As know the 3 circle concur on a point P. Let a homothety with center P and ratio 2, this send A' on A'', B' on B'' and C' on C'' s.t. A'', B'' and C'' stay respectively on the circumcircle of AYZ, BZX, CXY and we have that X stay on B''C'', Y on C''A'' and Z on A''B''. We have also $\angle APA'' = \angle AZA'' = \angle BPB'' = \angle BXB'' = \angle CPC''$, then we can obtain A''B''C'' from ABC with a spiral dilatation with center P, angle $\angle APA''$ and ratio $\frac{PA''}{PA}$, but $PA'' \ge PA$ so we have $4(A'B'C') = (A''B''C'') \ge (ABC)$. If we have equality we have $PA'' = PA$ and so $A \equiv A''$, and so also $B \equiv B''$, $C \equiv C''$, so AA', BB', CC' concur on P. If AA', BB', CC' concur then the perpendicolar from A to YZ, the perpendicolar from B to ZX and from C to XY are concurrent on the isogonal conjugate of the point of concurrence and so ABC and XYZ are ortholigic triangles, so XYZ is the pedal triangle of P so the equality follows.

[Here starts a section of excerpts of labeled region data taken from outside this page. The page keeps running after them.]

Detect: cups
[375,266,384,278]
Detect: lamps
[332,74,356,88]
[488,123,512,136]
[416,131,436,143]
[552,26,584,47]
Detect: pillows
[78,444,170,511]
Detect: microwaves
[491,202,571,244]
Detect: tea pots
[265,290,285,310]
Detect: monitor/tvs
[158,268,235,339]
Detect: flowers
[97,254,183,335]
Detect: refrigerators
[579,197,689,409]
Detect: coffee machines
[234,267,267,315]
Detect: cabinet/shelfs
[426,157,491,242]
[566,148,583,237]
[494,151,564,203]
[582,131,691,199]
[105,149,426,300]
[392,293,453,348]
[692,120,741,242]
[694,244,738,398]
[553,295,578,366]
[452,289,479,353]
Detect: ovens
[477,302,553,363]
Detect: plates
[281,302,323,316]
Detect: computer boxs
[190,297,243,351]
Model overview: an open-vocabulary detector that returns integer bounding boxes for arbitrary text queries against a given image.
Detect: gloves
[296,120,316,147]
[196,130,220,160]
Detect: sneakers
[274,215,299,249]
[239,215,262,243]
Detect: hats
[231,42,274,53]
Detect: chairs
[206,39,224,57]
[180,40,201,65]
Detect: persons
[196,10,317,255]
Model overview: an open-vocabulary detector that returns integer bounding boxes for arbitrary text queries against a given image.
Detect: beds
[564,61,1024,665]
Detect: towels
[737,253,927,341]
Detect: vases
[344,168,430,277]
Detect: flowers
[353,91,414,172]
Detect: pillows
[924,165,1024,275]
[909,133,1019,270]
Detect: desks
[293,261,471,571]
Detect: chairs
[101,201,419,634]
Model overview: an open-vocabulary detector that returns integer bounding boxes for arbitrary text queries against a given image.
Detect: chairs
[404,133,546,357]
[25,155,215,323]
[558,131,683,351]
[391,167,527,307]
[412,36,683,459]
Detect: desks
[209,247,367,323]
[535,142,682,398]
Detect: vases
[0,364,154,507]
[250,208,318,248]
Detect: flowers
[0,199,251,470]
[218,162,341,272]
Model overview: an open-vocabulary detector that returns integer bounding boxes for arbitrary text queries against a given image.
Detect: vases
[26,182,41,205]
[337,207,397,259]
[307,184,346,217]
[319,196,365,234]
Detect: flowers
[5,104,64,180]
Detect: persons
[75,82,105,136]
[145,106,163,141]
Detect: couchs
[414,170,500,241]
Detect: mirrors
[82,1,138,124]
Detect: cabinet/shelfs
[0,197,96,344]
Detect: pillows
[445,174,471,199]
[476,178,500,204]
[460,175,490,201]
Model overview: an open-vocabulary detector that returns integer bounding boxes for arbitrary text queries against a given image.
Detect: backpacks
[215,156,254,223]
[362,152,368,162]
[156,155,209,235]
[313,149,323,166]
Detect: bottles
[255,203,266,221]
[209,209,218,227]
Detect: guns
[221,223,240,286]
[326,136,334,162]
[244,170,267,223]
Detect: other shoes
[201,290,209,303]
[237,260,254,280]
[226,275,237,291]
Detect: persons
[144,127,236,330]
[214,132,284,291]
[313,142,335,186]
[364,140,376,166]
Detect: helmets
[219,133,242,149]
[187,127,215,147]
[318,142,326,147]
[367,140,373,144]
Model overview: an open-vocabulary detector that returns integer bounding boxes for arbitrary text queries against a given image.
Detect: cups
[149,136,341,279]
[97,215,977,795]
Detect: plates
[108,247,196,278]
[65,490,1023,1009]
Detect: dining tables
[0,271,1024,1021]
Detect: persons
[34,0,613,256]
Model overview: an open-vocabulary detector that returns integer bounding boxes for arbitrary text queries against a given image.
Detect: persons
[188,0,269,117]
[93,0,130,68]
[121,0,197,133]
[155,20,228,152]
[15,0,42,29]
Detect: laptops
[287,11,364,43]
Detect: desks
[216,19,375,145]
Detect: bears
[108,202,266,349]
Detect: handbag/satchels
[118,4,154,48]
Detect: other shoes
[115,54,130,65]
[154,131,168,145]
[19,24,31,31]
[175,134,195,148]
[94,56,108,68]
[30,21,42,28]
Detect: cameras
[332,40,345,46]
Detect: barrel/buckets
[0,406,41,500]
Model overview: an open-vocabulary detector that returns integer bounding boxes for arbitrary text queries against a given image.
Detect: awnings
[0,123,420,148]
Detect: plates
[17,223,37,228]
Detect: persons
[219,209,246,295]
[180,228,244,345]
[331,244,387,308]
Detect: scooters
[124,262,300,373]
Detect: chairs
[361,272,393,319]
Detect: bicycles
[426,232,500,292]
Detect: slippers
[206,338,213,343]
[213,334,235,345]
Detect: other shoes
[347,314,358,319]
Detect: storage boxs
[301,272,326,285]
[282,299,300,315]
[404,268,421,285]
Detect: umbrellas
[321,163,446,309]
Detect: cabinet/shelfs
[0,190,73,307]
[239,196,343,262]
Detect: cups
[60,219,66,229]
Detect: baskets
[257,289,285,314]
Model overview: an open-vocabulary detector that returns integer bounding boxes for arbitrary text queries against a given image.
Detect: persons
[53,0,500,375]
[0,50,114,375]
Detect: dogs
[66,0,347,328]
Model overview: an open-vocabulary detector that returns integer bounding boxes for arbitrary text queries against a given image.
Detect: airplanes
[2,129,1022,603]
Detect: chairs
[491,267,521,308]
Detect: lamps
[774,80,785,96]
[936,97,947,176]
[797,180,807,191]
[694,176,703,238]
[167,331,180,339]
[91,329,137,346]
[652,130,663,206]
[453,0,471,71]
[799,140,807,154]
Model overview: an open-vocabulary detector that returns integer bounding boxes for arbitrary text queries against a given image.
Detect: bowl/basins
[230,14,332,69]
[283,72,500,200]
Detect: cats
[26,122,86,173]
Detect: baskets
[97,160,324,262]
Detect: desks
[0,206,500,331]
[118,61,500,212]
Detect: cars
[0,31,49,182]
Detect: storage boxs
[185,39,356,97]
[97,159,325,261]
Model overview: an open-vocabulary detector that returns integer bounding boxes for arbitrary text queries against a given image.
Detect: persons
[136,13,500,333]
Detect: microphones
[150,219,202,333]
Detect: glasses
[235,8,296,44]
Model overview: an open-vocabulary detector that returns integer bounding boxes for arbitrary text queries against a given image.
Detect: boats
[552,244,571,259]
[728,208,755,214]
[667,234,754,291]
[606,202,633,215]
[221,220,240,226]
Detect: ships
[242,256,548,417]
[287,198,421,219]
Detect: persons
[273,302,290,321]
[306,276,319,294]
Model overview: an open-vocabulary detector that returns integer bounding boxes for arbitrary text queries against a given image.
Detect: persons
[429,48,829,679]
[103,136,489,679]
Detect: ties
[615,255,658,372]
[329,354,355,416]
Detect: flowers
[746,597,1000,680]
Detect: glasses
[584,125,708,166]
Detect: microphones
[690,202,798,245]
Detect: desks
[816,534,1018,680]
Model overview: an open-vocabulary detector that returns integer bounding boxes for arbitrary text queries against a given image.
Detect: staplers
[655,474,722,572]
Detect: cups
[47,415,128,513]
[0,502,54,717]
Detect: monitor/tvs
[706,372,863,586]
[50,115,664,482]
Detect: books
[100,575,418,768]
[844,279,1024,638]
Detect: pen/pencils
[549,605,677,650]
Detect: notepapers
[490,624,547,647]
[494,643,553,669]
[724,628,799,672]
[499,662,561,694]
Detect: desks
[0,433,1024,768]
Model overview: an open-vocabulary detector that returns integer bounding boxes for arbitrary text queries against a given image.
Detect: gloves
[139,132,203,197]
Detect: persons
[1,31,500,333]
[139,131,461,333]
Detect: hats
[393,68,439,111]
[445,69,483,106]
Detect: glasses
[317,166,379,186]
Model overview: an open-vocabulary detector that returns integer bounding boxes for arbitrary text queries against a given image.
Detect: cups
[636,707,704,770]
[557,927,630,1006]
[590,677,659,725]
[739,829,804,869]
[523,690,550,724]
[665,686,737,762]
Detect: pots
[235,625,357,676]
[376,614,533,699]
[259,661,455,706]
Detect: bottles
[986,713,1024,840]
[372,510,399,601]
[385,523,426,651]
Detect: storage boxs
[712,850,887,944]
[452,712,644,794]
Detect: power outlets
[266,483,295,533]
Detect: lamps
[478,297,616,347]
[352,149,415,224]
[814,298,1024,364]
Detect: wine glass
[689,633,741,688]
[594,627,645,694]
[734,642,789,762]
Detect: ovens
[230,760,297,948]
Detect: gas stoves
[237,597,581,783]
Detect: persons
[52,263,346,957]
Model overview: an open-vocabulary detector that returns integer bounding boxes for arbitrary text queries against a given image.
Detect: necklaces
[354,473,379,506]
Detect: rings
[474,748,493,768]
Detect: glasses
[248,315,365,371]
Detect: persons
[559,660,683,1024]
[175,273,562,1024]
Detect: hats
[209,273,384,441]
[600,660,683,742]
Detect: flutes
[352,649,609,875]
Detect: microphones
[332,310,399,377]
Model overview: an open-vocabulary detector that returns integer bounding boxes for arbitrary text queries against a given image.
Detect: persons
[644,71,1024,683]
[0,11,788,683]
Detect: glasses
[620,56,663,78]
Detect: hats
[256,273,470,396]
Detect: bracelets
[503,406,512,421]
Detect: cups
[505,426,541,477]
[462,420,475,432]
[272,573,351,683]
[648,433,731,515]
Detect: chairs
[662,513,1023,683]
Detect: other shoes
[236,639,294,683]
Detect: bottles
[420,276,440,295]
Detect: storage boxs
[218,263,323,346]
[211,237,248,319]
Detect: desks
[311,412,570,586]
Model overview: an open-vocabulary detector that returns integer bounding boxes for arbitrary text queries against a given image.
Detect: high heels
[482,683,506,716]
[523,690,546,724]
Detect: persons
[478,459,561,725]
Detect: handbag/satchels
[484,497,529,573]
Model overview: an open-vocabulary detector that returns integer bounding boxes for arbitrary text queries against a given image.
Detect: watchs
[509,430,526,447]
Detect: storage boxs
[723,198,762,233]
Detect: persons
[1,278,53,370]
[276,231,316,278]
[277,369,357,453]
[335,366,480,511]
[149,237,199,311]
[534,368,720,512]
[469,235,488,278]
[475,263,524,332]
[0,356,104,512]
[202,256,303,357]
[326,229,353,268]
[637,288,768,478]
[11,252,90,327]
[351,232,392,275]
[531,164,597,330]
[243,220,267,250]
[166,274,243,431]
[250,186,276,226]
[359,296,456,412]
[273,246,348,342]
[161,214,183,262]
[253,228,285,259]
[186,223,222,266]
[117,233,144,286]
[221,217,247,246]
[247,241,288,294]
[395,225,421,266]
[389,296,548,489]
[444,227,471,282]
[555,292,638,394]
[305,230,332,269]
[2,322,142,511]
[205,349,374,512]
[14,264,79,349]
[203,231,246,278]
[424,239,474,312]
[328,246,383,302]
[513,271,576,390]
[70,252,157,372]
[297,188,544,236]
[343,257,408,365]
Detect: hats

i have a different solution, although very ugly... suppose wlog that angles $A,B$ are acute angle... set a coordinate system with $A = ( - 2a,0), B = (2b,0), C = (0,2c)$, with $a,b,c > 0$, and let $X = (2by, 2c(1 - y)), Y = ( - 2az, 2c(1 - z)), Z = ( - 2a(1 - x) + 2bx,0)$... the coordinates of the circumcenters are $\left( - a(2 - x) + bx,\dfrac{a^2(1 - x - z) - abx + c^2(1 - z)}{c}\right), \left( - a(1 - x) + b(1 + x), \dfrac{ - ab(1 - x) + b^2(x - y) + c^2(1 - y)}{c}\right)$, $\left( \dfrac{-a^2z+b^2y+c^2(y-z)}{a+b}, \dfrac{-a^2bz-ab^2y+ac^2(2-y)+bc^2(2-z)}{c(a+b)} \right)$ after a couple of hours of algebraic manipulation we arrive that the inequality is equivalent to $(a^2(1 - x - z) + b^2(y - x) + c^2(y - z) + ab(1 - 2x))^2\geq 0$, which is true...

by the miquel theorem, the circumcircles of the triangles AYZ, BZX, CXY are a pencil of circles, call M the common point. by symetry it's easy to see that the angle A'B'C' is a half of the arc ZX (circumcircle of BXZ), so it is equal to the angle ABC. similarly angle B'C'A'= angle BCA, then the triangles ABC and A'B'C' are similar. now the problem is equivalent to prove that 2.B'C' is bigger or equal to BC (and similarly with the other sides). again by symetry, the angle MB'C' is a half of the arc MX (circumcircle of BXZ) and then it is equal to the angle MBC. similarly the angle MC'B'= angle MCB. that implies the triangles MB'C' and MBC are similar and B'C'/BC=B'M/BM. but 2.B'M is bigger or equal to BM because 2.B'M is a diameter and BM a chord (circumcircle of BXZ), and the result follows. the equality holds if and only if BM, CM, AM are diameters of respective circumcircles, and by thales it's easy to prove that the triangles A'B'C' and ABC are homothetic, so AA', BB', CC' are a pencil of straight lines.